— AIM 1 —
Say whether each statement agrees with the induction motor excerpt, answering yes or no and quoting the words of the excerpt that decide it. (a) The rotor of an induction motor reaches the synchronous speed. (b) A squirrel cage rotor has aluminum or copper conductors embedded in its surface. (c) A three-phase motor needs a starter configuration to provide the starting torque.
— AIM 2 —
Extract the passage of the induction motor excerpt starting at "A single-phase motor with" and ending at "and capacitor motors.".

We offer the entire range of power semiconductors including discrete IGBTs and power MOSFETs as well as power modules and intelligent power modules (IPM), high-voltage gate drivers and powerful STM32 microcontrollers needed to implement high-efficiency variable-frequency drive (VFD) motor control.

We have also developed a complete ecosystem with a range of evaluation boards, reference designs, firmware and development tools to help simplify and accelerate the design cycle.

    • induction motor An induction motor uses an alternating current in a stator, or stationary winding, to induce a magnetic field in a metal cage or wire winding as the rotor. The interaction of the electric and magnetic fields drives the motor without any connections between the moving parts via a slip ring, making it highly reliable.

      The motor speed control depends on the speed of rotation of the magnetic field, which depends on the frequency of the AC current and number of poles. The rotating magnetic field from the AC current in the stator results in a flux induced in the rotor, and the interaction of the electric and magnetic fields creates the rotation. As the induced current in the rotor lags the flux current in the stator, the rotor will never reach the full rotating magnetic field speed, also called the synchronous speed.

      A single-phase, constant-frequency AC current is used to drive smaller loads in household appliances, with the frequency producing a fixed speed. Variable Frequency Drives (VFDs) are used more in fans, pumps and compressors to enable the motor speed control. A three-phase induction motor provides a smoother motion with more control and accuracy of positioning for the motor, and there are designs of motors with five or more poles. These polyphase designs give higher accuracy for positioning the motor, allowing more precise delivery of fluids through pumps or positioning of blades of all kinds, but require more complex control systems. These motor control systems are also evolving from simple scalar systems to various types of field-oriented control (FOC) or vector control algorithms.

    • There are two main types of motor construction, one with a wound coil rotor and the other with a squirrel cage rotor. This squirrel cage rotor is a cylinder of steel laminations, with aluminum or copper conductors embedded in its surface where the magnetic field is induced.

      Both the wound coil and squirrel cage induction motors can be driven by a single- or three-phase AC current with a constant or variable frequency, giving a wide range of performance from small motors in the home to large industrial motors driving large pumps or compressors. This also leads to a wide range of control systems.

      A single-phase motor needs a starter configuration to provide the starting torque while a 3-phase motor can be inherently self-starting as the different phases can be manipulated to start the rotor moving. Power factor control and direct torque control can help to boost the performance of a three-phase induction motor drive.

      Single-phase induction motors

      A single-phase motor with a coil winding is the simplest type of AC motor but needs a starting mechanism. This leads to the three different types of single-phase induction motor: shaded-pole, split-phased, and capacitor motors.

      Starting the motor can be achieved by designing the stator with two windings, a main and auxiliary coil. Connecting a capacitor in series with the auxiliary winding means the current flows through both coils are out of phase. It is this phase difference that generates a torque to start the rotation.

— DATA LINES —
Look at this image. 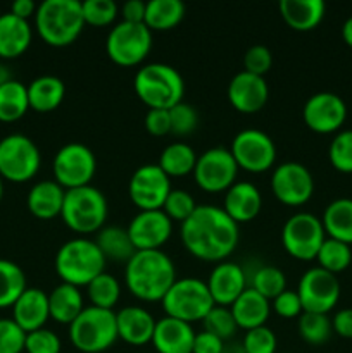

— COMPLETE RESPONSE 1 —
(a) No: "the rotor will never reach the full rotating magnetic field speed, also called the synchronous speed."
(b) Yes: "with aluminum or copper conductors embedded in its surface"
(c) No: "a 3-phase motor can be inherently self-starting"

— COMPLETE RESPONSE 2 —
A single-phase motor with a coil winding is the simplest type of AC motor but needs a starting mechanism. This leads to the three different types of single-phase induction motor: shaded-pole, split-phased, and capacitor motors.